Absolutely nuthin’? I know I can’t get paid for the limitless minutia that gets collected by Facebook, Twitter, Spotify, &c about my online personal habits, but if someone else can, and I get something in return, should I be unhappy? Maybe I was desensitized by Myspace, but my position regarding online privacy is ‘I don’t give a sh*t’. This is mainly because I have a limited, yet functional understanding of how computers and the internet work, and because I have an awareness of the relative levels of interest in me on the part of other parties. Speaking as a music artist and sometime promoter, it’s actually damned difficult to get anyone to give half a damn about anybody but themselves; to quote Jack Black, “I signed up for this.”, so I don’t hold any reasonable expectation of privacy, nor the need for it, if it doesn’t come with private jet included.

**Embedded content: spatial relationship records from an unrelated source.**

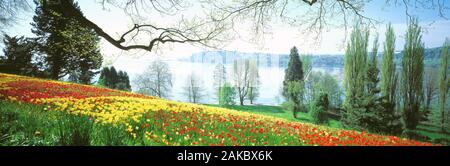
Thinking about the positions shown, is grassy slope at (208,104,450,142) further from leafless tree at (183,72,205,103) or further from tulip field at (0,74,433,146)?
tulip field at (0,74,433,146)

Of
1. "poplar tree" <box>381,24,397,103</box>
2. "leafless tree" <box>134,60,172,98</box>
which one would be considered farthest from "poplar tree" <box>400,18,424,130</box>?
"leafless tree" <box>134,60,172,98</box>

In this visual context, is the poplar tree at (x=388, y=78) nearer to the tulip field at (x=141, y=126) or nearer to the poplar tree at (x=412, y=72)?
the poplar tree at (x=412, y=72)

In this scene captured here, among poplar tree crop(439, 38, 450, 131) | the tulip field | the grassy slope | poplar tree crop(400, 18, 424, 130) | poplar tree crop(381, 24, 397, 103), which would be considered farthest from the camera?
the grassy slope

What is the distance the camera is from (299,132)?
436 cm

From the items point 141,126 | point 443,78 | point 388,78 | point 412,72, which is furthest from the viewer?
point 388,78

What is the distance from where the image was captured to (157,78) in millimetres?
7387

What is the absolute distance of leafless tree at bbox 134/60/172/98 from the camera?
6.09 meters

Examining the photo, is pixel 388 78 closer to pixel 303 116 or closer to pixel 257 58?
pixel 257 58

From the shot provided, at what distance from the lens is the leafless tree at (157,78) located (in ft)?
20.0

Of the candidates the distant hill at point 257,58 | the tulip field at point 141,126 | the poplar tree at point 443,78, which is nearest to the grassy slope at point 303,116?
the poplar tree at point 443,78

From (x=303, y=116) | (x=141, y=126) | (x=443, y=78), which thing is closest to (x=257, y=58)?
(x=141, y=126)
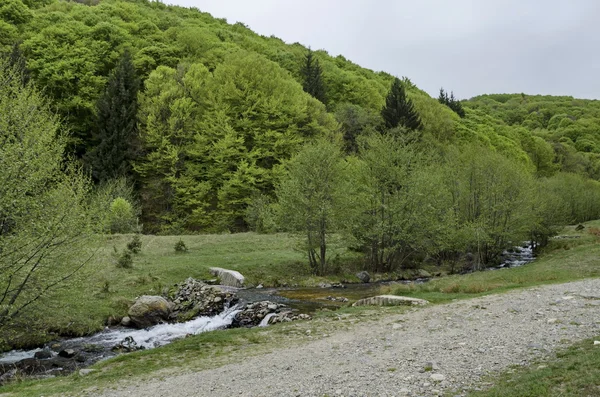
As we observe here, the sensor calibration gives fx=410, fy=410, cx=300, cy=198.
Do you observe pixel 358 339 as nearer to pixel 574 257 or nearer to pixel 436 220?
pixel 436 220

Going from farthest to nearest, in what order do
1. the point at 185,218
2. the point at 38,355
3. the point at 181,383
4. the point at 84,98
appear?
the point at 84,98 → the point at 185,218 → the point at 38,355 → the point at 181,383

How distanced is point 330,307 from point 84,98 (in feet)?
178

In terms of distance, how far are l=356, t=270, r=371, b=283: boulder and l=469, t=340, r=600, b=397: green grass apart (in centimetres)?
2218

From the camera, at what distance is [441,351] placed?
1061 cm

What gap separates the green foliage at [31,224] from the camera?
→ 1363 cm

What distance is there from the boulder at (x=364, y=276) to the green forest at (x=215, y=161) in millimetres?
2625

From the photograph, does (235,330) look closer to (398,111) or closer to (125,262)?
(125,262)

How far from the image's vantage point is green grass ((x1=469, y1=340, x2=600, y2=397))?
7.03m

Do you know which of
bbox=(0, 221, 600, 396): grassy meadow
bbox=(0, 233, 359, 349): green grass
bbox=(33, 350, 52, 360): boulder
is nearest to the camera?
bbox=(0, 221, 600, 396): grassy meadow

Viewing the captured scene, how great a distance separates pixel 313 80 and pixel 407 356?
82.5 metres

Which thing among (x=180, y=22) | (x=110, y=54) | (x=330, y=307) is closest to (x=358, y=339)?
(x=330, y=307)

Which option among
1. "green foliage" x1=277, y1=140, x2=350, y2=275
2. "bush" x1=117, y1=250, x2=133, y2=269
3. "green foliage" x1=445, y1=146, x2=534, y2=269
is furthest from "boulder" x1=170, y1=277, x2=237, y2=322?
"green foliage" x1=445, y1=146, x2=534, y2=269

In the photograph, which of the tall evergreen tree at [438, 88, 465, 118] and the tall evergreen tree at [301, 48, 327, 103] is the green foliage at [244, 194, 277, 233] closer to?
the tall evergreen tree at [301, 48, 327, 103]

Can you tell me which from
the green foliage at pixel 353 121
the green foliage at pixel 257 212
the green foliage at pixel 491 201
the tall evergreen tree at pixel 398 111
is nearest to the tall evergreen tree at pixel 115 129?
the green foliage at pixel 257 212
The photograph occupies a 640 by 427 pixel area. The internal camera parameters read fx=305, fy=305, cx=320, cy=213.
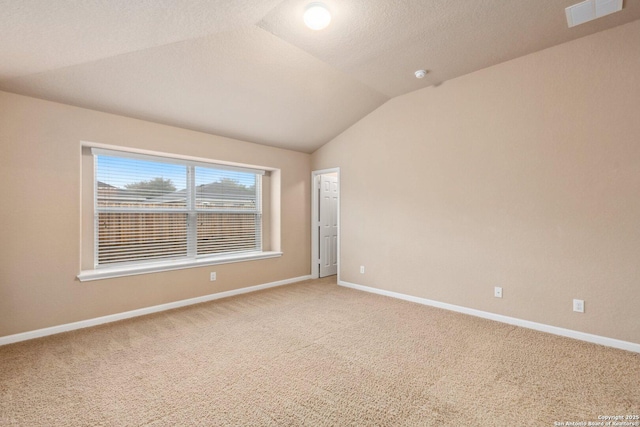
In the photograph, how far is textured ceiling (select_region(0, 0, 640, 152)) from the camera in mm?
2068

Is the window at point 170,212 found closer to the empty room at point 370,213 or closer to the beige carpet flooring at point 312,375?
the empty room at point 370,213

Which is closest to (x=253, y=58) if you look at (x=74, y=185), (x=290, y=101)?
(x=290, y=101)

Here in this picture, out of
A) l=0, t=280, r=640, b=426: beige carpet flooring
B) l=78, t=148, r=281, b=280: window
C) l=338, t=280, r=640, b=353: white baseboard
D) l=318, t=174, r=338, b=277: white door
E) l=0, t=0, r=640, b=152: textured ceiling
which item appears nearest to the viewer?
l=0, t=280, r=640, b=426: beige carpet flooring

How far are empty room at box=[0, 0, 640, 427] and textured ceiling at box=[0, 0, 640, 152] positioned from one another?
0.08 feet

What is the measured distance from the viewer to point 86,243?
3.42m

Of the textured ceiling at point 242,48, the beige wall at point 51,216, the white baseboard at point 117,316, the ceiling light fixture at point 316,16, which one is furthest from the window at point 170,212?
the ceiling light fixture at point 316,16

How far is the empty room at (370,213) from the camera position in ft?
6.79

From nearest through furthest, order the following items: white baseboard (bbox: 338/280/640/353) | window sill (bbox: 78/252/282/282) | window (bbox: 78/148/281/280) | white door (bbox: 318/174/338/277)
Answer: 1. white baseboard (bbox: 338/280/640/353)
2. window sill (bbox: 78/252/282/282)
3. window (bbox: 78/148/281/280)
4. white door (bbox: 318/174/338/277)

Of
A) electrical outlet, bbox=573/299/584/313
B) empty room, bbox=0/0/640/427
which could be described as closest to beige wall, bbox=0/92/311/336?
empty room, bbox=0/0/640/427

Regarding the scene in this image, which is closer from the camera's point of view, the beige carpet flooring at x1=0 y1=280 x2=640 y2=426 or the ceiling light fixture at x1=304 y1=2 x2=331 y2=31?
the beige carpet flooring at x1=0 y1=280 x2=640 y2=426

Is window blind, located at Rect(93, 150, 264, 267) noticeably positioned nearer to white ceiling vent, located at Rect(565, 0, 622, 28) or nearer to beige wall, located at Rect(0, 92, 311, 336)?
beige wall, located at Rect(0, 92, 311, 336)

Homeland security only needs to know if I want to blow someone or something up, and maybe whether I actually know how to do that. (that guy on Foursquare, leering at me from across the bar, probably only wants to know if I’d like to blow someone, and he won’t be wasting his time or mine, thanks to the app) Advertisers are just like me; they hate to waste ad money. Have you ever calculated how large a fraction of your (precious to you) life you’ve spent listening to the features and benefits of panty liners? (you probably still have the damned jingle stuck in your head, how’s that for invasive?) That’s a hidden benefit to targeted advertising that you seldom hear about, amidst the ‘brave, new world’ groaning and complaining. If that alone doesn’t mitigate your unreasoning fear, consider the NSA problem; they collect so much data, it could take seventy, eighty years to sort, prioritize, collate and understand half the signals they vacuumed up in 1978, so they’re trying to drink from a firehose.
If I don’t see anything sinister in this new layer of publicly available knowledge, does this mean I don’t have any sinister intentions/motives? And if that’s true, what does it say about the ‘privacy at any cost’ crowd? Besides, there has always been a simple and completely effective method for keeping sensitive info out of the hands of those who might use it for evil. It’s called, “Don’t post it.” At the end of the day, privacy advocates aren’t nearly as interesting or as smart as they think they are. If they were, they’d be on reality TV.